[MATERIAL SUPPLIED]

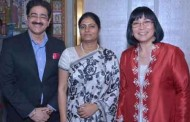 Sandeep Marwah Special Guest at National Day of Philippines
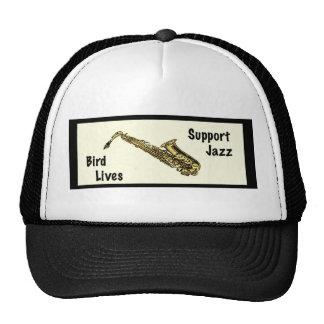 Support Jazz Hat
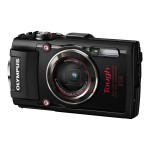 Olympus TG-4 16MP Digital Camera - Black V104160BU000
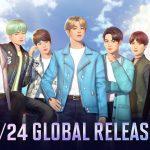 『BTS Universe Story』9月24日に正式リリース決定!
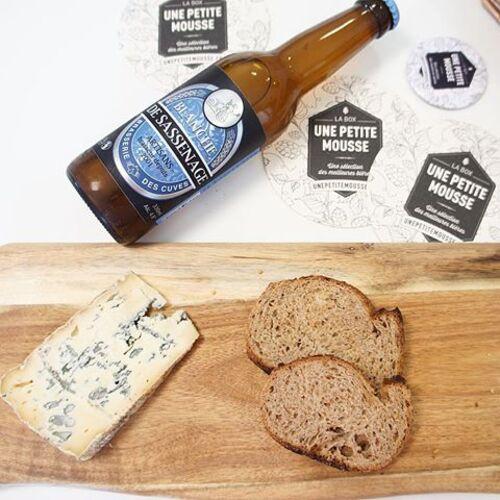 """Résultat de recherche d'images pour """"sacrebleu biere et fromage sassenage"""""""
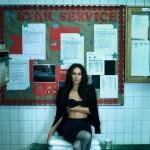 Megan Fox - Slatka i zgodna  %Post Title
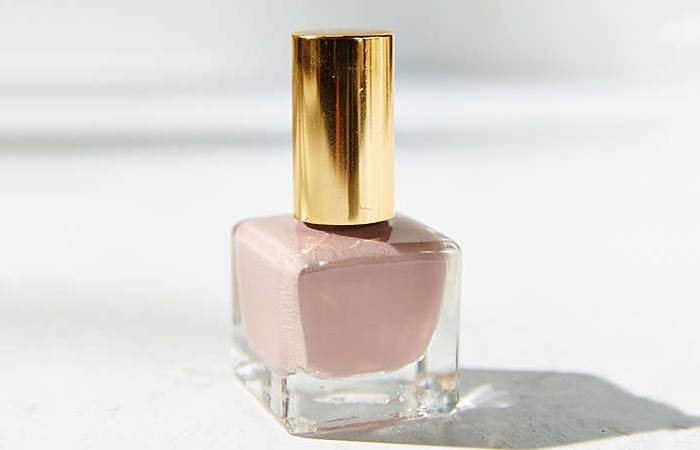 Best Nude Nail Polishes - 8. Urban Outfitters Neutrals Collection In Butter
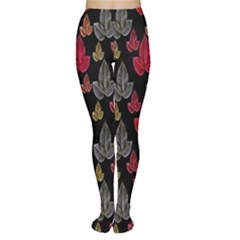 Leaves Pattern Background Women s Tights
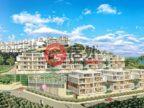 土耳其伊斯坦布尔伊斯坦布尔的房产,编号52639914
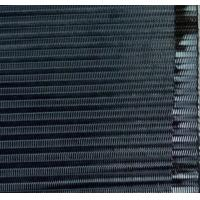 Buy cheap 1.7 3.35 Meter Black Spiral Polyester Monofilament Mesh For Wide Pinter Machine from wholesalers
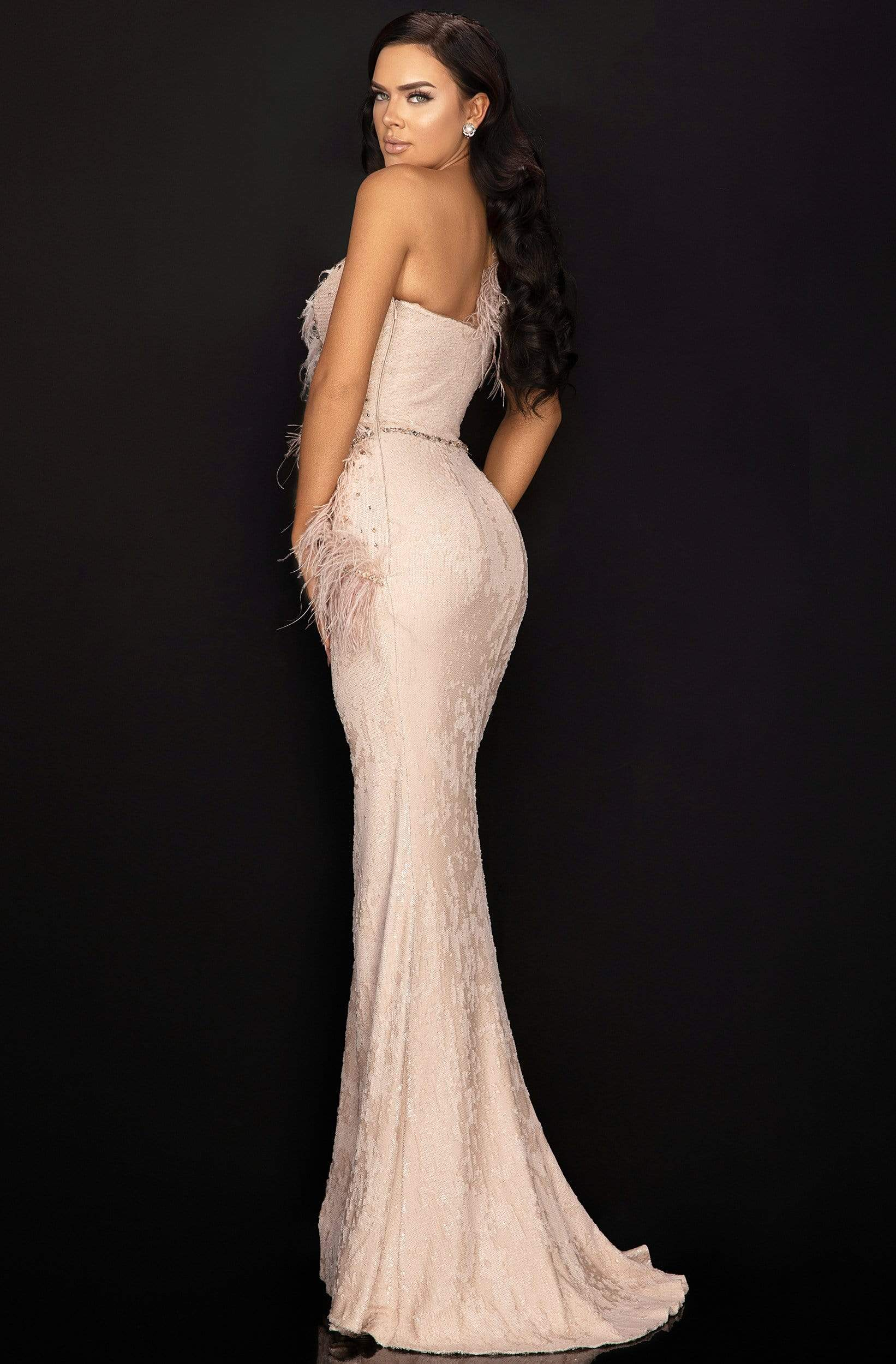 Terani Couture - 2011E2112 Feathered Asymmetric Trumpet Dress In Pink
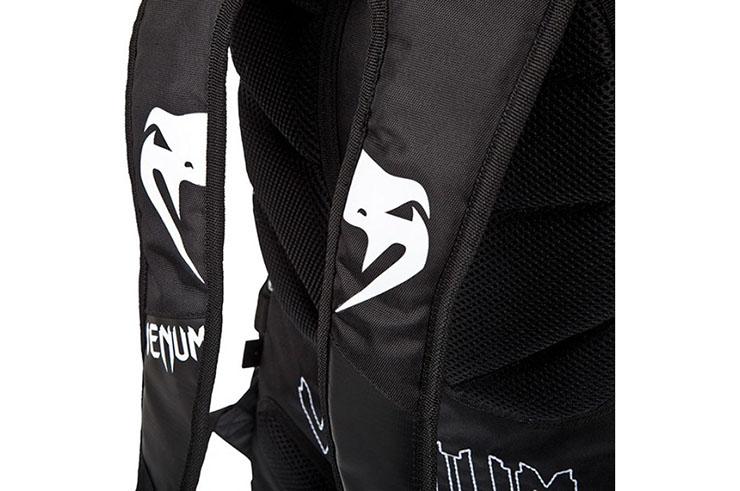Backpack, 22L - Challenger Pro, Venum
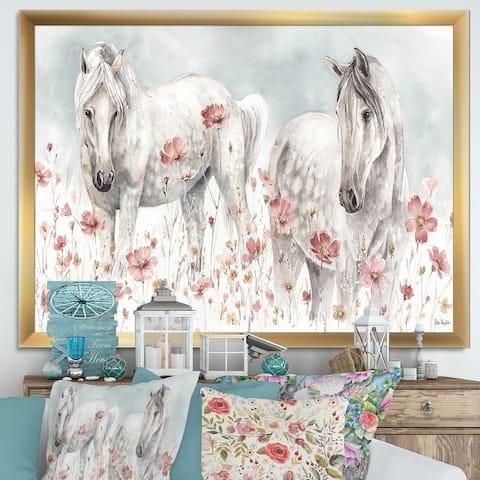 Designart 'watercolors Pink Wild Horses' Farmhouse Premium Framed Art Print
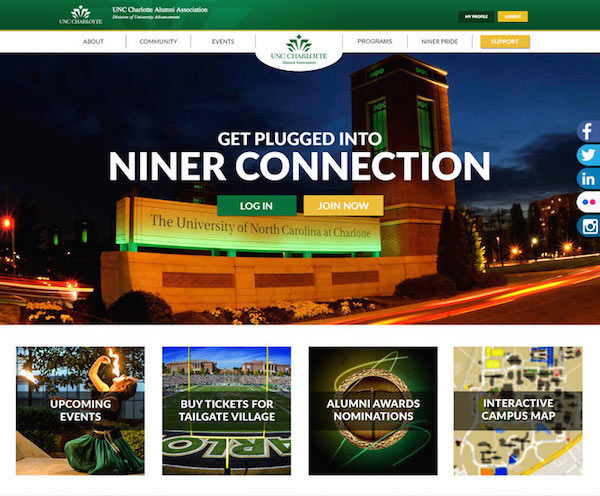 Niner-Connection-DESKTOP-view copy.jpg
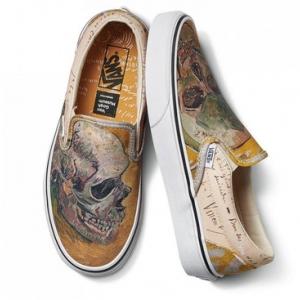 Merchandise Vans Classic Slip-On Vincent Van Gogh Series Skull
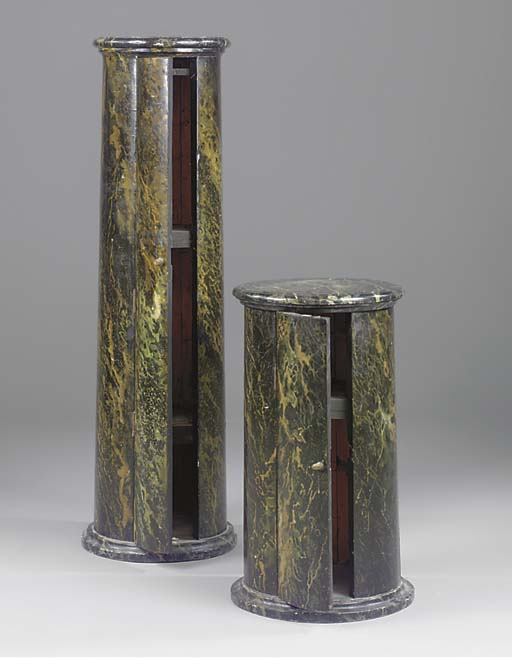 TWO SIMULATED MARBLE PEDESTAL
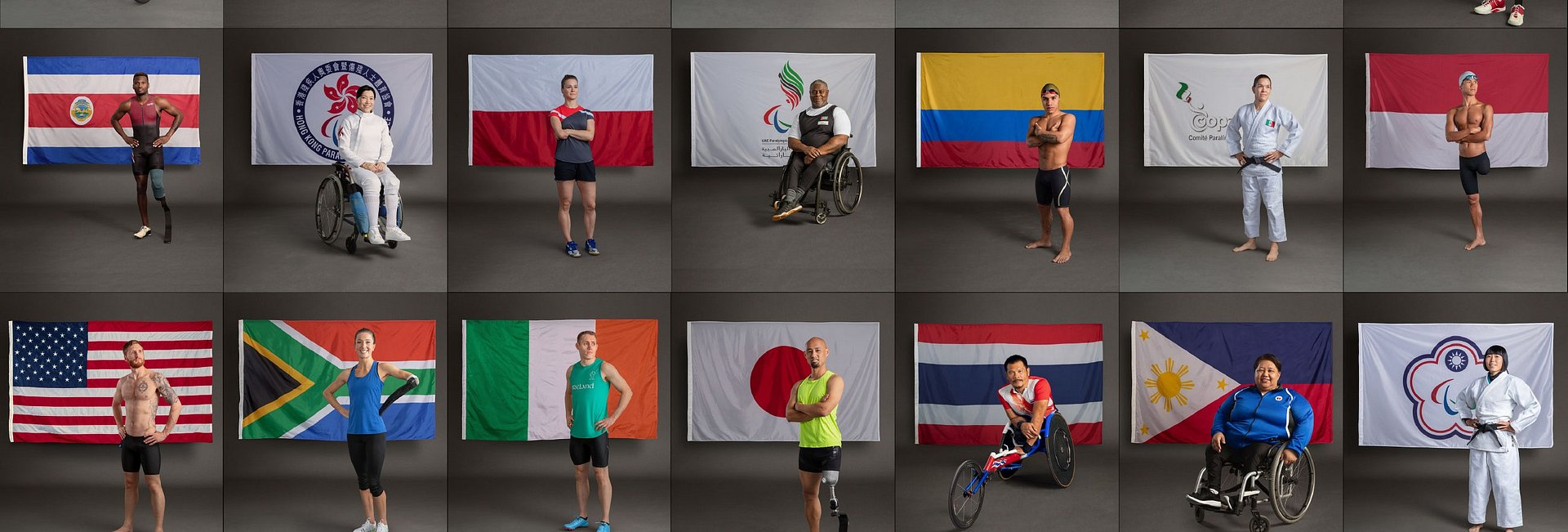 #TeamCiti – 41 paralympic athletes going to the Paralympic Games in Tokyo.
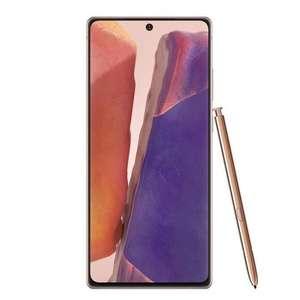 "Smartphone 6.7"" Samsung Galaxy Note 20 4G - 256Go"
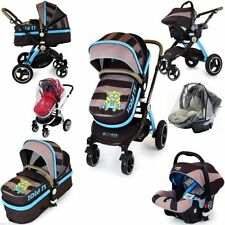 Boys Prams with 3 1 in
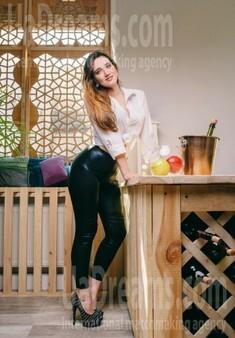 Alenka from Cherkasy 23 years - hot lady. My small public photo.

[/MATERIAL SUPPLIED]

- [WHAT IS REQUIRED] Starting with the opening line of the listing, write out each line exactly until the line that contains "#TeamCiti – 41" has been included; skip the pictures.

- [RESULT FOR THIS EXERCISE]
 Sandeep Marwah Special Guest at National Day of Philippines
 Support Jazz Hat
 Olympus TG-4 16MP Digital Camera - Black V104160BU000
 『BTS Universe Story』9月24日に正式リリース決定!
 """Résultat de recherche d'images pour """"sacrebleu biere et fromage sassenage"""""""
 Megan Fox - Slatka i zgodna  %Post Title
 Best Nude Nail Polishes - 8. Urban Outfitters Neutrals Collection In Butter
 Leaves Pattern Background Women s Tights
 土耳其伊斯坦布尔伊斯坦布尔的房产,编号52639914
 Buy cheap 1.7 3.35 Meter Black Spiral Polyester Monofilament Mesh For Wide Pinter Machine from wholesalers
 Terani Couture - 2011E2112 Feathered Asymmetric Trumpet Dress In Pink
Backpack, 22L - Challenger Pro, Venum
 Designart 'watercolors Pink Wild Horses' Farmhouse Premium Framed Art Print
 Niner-Connection-DESKTOP-view copy.jpg
 Merchandise Vans Classic Slip-On Vincent Van Gogh Series Skull
 TWO SIMULATED MARBLE PEDESTAL
 #TeamCiti – 41 paralympic athletes going to the Paralympic Games in Tokyo.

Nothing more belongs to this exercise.